Becca, sin da quando ero piccola, era sempre risultata ai miei occhi come una sorella maggiore più che come la zia che effettivamente era e la poca differenza di età aveva aiuto il rafforzarsi di questo legame. Quando a 25 anni incontrò James e lasciò la casa in cui vivevamo con mia madre, per andare a stare con lui in California, le augurai il meglio, ma per un lungo periodo ce l'avetti a morte con lui per avermela portata via.

Crescendo, capii che conoscerlo fu la cosa migliore che le fosse potuta capitare ed iniziai a provare lo stesso bene fraterno anche nei suoi confronti. Aveva trovato la sua metà, così diceva lei, ed io speravo solo lui la potesse rendere felice.

«Va benissimo, ti chiamo quando arrivo in città» le dissi notando con la coda dell'occhio una donna, con un grembiule sgualcito ed un block notes in mano, venire verso di me «Ora ti devo lasciare, credo stia arrivando la cameriera»
«Oh si, è vero che stavi per mangiare, più tardi avrò tempo per annoiarti con le mie domande. Fai buon viaggio Dre, ti voglio bene»
«Anche io» così dicendo chiusi la chiamata ed alzai lo sguardo verso la donna con il block notes in mano che aspettava una mia ordinazione.

«Che cosa ti porto tesoro?» chiese masticando rumorosamente una cicca.
«Prendo un hamburger ed una porzione di patatine grazie»
Annotò la mia ordinazione, mi rivolse un sorriso sornione e si allontanò con un'andatura ciondolante captando tutte le occhiate dei presenti, compresa la mia.

La puzza di olio da frittura che mi stava impregnando i capelli e la leggera cappa di fumo che vedevo aleggiare sopra ai tavoli occupati dai motociclisti, mi fece ricordare quando da piccola, dopo la scuola, passavo al pub in paese dove lavorava Becca ed aspettavo che finisse il turno per poter tornare a casa con lei.

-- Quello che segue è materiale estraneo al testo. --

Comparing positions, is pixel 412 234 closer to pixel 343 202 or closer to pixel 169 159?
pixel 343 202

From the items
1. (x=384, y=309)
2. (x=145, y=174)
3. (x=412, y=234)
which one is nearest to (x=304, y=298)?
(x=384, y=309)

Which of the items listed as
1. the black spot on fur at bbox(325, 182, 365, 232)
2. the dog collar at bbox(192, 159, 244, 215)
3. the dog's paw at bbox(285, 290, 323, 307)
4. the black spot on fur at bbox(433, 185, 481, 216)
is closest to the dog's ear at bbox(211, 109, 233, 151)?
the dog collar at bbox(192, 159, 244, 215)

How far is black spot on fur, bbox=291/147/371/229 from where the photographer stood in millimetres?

Succedeva sempre che qualcuno iniziasse qualche rissa o che mi notasse sgattaiolare nel retro della cucina e mi lanciasse qualche occhiataccia di rimprovero. Non eravamo ben volute in paese.

Mia madre si trasferì nello stato di Washington all'età di 19 anni subito dopo avermi fatto nascere. Becca la raggiunse appena diventò maggiorenne, dopo aver finito la scuola. Si erano fatte forza a vicenda, ma le novità non erano ben viste.

I miei pensieri furono interrotti da un piatto di patatine sfrigolanti che la cameriera mi pose sotto al naso.
«Non arrovellarti troppo la testa» disse osservandomi con espressione da mamma chioccia «Ti verranno le rughe su quel bel visino e fidati, sono tremende»

Sorrisi mestamente e la ringraziai dandole i soldi per il pranzo e per la mancia. Mi fece l'occhiolino e se ne andò con la stessa andatura ciondolante di prima lasciandomi alle mie patatine ed al mio hamburger che avevano ormai riempito di chiazze d'olio i tovaglioli di carta su cui erano appoggiati.

                          * * *

Parcheggiai il pickup nel viale di casa di Becca e James qualche ora dopo la mia sosta al Diner. Avevo intrattenuto una bella conversazione con Laurel, la cameriera, dopo averle offerto una sigaretta durante la sua pausa, su quanto facesse schifo quel posto e sul fatto che se ne avesse avuto l'opportunità sarebbe scappata volentieri con uno dei tanti motociclisti che quotidianamente facevano sosta lì.

Ci sperava, diceva che voleva un cambio drastico ed avventuroso nella sua vita e che non avrebbe voluto passare il resto dei suoi giorni in quel buco di culo, come l'aveva lei stessa definito. Le avevo augurato di farcela e lei mi aveva salutato con un sonoro bacio sulla guancia ed un caldo sorriso. Mi era quasi dispiaciuto andarmene da lì dopo quella chiacchierata.

Aprii la portiera del pickup e poggiai lentamente i piedi a terra. Avevo le gambe distrutte e mi sarebbe piaciuto fare una di quelle corse interminabili che ti lasciano senza fiato e con i muscoli che fremono per l'adrenalina e la tensione.